TEXT EXCERPT

****************************************

Transaction Control Patterns

# Manual transaction control within migrations
from django.db import transaction

class TransactionControlledMigration(migrations.Migration):
    """Migration with manual transaction control"""
    
    dependencies = [
        ('blog', '0004_database_specific'),
    ]
    
    # Disable automatic transaction wrapping
    atomic = False
    
    operations = [
        migrations.RunPython(
            code=migrate_data_with_transaction_control,
            reverse_code=migrations.RunPython.noop,
        ),
    ]

def migrate_data_with_transaction_control(apps, schema_editor):
    """Migrate data with custom transaction handling"""
    
    Post = apps.get_model('blog', 'Post')
    
    # Process data in smaller transactions
    batch_size = 1000
    total_posts = Post.objects.count()
    processed = 0
    
    while processed < total_posts:
        with transaction.atomic():
            # Process batch within transaction
            posts = Post.objects.all()[processed:processed + batch_size]
            
            for post in posts:
                # Perform data transformation
                if not post.slug:
                    post.slug = slugify(post.title)

****************************************

[Entries on spatial positioning]

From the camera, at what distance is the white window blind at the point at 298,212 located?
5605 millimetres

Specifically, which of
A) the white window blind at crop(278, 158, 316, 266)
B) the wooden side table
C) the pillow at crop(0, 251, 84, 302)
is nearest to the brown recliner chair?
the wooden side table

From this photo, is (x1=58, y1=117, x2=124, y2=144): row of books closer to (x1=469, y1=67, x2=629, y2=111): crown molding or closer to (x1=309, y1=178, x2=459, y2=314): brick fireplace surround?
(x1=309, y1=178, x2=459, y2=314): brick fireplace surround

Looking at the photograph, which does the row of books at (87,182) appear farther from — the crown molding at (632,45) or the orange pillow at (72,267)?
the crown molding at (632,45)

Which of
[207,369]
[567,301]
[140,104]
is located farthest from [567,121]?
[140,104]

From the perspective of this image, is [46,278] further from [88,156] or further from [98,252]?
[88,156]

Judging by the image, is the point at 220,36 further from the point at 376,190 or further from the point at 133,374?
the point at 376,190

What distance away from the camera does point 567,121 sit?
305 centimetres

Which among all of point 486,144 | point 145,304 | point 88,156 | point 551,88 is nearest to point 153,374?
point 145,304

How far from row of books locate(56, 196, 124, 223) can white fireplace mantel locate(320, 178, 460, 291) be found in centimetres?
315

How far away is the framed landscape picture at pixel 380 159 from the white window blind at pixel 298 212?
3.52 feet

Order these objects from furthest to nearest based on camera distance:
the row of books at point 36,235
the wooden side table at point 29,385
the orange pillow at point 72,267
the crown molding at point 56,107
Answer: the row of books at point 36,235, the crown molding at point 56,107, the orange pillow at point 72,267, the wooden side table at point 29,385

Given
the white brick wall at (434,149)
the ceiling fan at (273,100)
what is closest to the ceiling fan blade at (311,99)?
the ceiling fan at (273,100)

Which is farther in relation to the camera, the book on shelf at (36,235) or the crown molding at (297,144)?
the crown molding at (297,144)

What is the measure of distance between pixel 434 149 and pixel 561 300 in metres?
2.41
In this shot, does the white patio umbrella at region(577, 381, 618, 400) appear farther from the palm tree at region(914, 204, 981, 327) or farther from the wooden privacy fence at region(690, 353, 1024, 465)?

****************************************

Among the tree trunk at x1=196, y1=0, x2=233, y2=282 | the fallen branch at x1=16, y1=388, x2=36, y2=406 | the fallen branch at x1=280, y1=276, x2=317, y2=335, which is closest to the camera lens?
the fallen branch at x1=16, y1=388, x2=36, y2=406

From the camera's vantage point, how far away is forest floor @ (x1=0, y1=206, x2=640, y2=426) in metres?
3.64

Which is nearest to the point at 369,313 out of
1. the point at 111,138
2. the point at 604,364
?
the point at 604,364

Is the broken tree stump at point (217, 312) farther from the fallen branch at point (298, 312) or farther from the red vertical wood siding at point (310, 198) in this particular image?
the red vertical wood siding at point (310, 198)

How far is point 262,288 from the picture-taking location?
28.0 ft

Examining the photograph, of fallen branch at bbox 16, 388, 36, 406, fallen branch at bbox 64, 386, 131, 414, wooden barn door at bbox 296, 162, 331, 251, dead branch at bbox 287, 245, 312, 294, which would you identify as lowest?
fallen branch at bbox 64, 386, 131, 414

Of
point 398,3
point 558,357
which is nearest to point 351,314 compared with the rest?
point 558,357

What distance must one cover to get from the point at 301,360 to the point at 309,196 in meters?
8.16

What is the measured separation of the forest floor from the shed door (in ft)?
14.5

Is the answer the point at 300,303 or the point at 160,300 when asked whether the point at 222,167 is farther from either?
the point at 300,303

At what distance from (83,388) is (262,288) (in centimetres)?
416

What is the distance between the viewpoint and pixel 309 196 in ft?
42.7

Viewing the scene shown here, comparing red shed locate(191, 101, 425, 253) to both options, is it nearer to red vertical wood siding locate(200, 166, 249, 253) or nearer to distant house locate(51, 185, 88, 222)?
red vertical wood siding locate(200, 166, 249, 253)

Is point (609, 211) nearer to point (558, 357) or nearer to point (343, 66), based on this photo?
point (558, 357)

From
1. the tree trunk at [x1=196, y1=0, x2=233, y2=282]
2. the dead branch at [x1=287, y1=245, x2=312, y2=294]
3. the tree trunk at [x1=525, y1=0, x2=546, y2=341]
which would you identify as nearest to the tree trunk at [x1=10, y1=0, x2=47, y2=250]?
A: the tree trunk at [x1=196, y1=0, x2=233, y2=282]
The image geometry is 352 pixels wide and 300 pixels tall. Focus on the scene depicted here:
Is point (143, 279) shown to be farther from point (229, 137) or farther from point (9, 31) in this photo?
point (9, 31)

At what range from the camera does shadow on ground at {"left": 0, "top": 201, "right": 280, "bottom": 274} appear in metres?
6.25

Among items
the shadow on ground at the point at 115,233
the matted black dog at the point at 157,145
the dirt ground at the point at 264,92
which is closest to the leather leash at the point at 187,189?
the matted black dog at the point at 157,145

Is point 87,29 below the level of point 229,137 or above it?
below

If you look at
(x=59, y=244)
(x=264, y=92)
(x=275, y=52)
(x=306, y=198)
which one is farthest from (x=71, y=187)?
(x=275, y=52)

****************************************

PROBLEMS AND TASKS
1. From the transaction control code, set down the part starting with "processed = 0" and going on through "post.slug = slugify(post.title)".
2. Answer these from the transaction control code:
(a) What value is assigned to batch_size?
(b) Which migration is listed in the dependencies of TransactionControlledMigration?
(c) What setting disables automatic transaction wrapping?
3. Write what comes next in the transaction control code, picking up after its last line.

REPLIES
1.
processed = 0
    
    while processed < total_posts:
        with transaction.atomic():
            # Process batch within transaction
            posts = Post.objects.all()[processed:processed + batch_size]
            
            for post in posts:
                # Perform data transformation
                if not post.slug:
                    post.slug = slugify(post.title)

2.
(a) 1000
(b) ('blog', '0004_database_specific')
(c) atomic = False

3.
                    post.save()
            
            processed += batch_size
            print(f"Processed {processed}/{total_posts} posts")

# Savepoint usage in migrations
def migrate_with_savepoints(apps, schema_editor):
    """Use savepoints for partial rollback capability"""
    
    Post = apps.get_model('blog', 'Post')
    Category = apps.get_model('blog', 'Category')
    
    with transaction.atomic():
        # Create savepoint before risky operation
        savepoint = transaction.savepoint()
        
        try:
            # Risky data transformation
            for post in Post.objects.all():
                # Complex logic that might fail
                if post.category_name:
                    category, created = Category.objects.get_or_create(
                        name=post.category_name
                    )
                    post.category = category
                    post.save()
            
            # Commit savepoint if successful
            transaction.savepoint_commit(savepoint)
            
        except Exception as e:
            # Rollback to savepoint on error
            transaction.savepoint_rollback(savepoint)
            print(f"Error during migration: {e}")
            raise

# Conditional transaction handling
class ConditionalTransactionMigration(migrations.Migration):
    """Migration with conditional transaction behavior"""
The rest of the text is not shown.